User data is self contained entirely into one cluster or the other, but occasionally users interact across clusters. You can imagine a payment application where users can send payments to each other. Most users will interact with users who are near them and therefore in the same cluster, removing the need for any transaction outside of FDB. Sometimes a user will make a transfer to a user in the other cluster, and a sane choice for doing this atomically is 2 phase commit.
I’m not asking how to implement 2PC in general, but rather how to best handle a few parts of the protocol in FDB effectively.
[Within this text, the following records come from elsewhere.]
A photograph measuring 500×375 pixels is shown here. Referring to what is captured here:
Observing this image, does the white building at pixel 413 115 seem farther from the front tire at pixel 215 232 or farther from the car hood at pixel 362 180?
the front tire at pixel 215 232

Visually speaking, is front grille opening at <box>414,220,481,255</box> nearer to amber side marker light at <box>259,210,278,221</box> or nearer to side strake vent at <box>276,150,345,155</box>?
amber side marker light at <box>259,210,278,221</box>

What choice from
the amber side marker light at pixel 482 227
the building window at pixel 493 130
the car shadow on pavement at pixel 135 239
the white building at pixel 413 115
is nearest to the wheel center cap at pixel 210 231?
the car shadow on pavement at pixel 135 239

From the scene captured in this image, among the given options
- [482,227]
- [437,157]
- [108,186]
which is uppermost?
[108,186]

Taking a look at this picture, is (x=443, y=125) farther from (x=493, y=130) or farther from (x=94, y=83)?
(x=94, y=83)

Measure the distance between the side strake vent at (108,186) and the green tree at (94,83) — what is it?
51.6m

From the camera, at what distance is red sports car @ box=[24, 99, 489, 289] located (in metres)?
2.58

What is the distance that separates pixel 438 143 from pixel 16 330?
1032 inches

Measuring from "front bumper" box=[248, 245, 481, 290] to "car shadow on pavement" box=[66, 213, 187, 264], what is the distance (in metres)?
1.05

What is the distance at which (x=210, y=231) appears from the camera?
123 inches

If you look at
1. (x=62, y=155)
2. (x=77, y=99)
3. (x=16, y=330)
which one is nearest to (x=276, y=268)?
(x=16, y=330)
2PC notably only ensures atomicity, so isolation is on the layer and FDB jointly to ensure. This comes in (at least) two parts: hiding uncommitted data from concurrent transactions in either “database”, and ensuring a transaction always can commit locally if asked to after responding to a prepare successfully.
If your define each “database” as a single user’s data in one cluster, you could add a lock key for each user to say “there is a 2PC going on for this user” and have every transaction for that user not participating in a 2PC add a read conflict range to that key. The 2PC transaction in the prepare phase writes to that key before acknowledging. This ensures concurrent transactions for that users’ data block or fail until the 2PC is over, but concurrent transactions for other users do not. You can assume all data for this user is contained within this database, including secondary indexes etc. (so no need to worry about dirty/stale reads or blocking other txns there). Any concurrent, read-only transaction which ignores the lock does it at its own risk, and writing anything at all would violate the rules unless a more fine-grained locking scheme were used.
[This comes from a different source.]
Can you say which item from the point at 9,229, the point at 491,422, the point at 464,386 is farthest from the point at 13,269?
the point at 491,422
If all transactions obey this lock, it should be possible to implement the guarantees required of participants by 2PC, correct? From a performance perspective, the per-user lock is not ideal, but it could be improved. This is ideally not an interactive transaction to minimize the time holding the lock.
The other bits are not as interesting or complicated. In the prepare phase, you log all the operations you’d like to do (set this key, clear this range etc) along with the ID of the active transaction. When your transaction logging operations commits, you acknowledge prepare. When you’re asked to commit by the transaction manager, you replay the log of operations and apply the mutations to the local FDB cluster, and because you hold the lock, you can commit knowing no other transactions could possibly conflict with you.
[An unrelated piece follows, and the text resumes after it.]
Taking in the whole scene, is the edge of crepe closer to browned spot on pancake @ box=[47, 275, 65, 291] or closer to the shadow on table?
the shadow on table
The failure scenarios are also not made any more difficult by FDB (only easier to handle) because the roles of the transaction manager and “databases” in the protocol are not single physical machines, but rather logical entities driven by any stateless layer process.
Questions:
- Is my description of locking and logging safe (as far as you can tell from my probably under-specified words) and did I miss any bits that could be optimized to completely skip work (like not locking at all, which I don’t think is possible)?
- Is my assumption that FDB only makes handling the failure scenarios easier true? I understand it will be slower than if each participant were a physical machine that could operate purely by itself, where a transaction could commit in say <1ms vs 3-4ms minimum in FDB, but I don’t think this makes it any more difficult to implement 2PC correctly.
Sorry for the wall of text! Hopefully this discussion can spark some interest among people who are interested in using FDB as the building block for a global distributed database.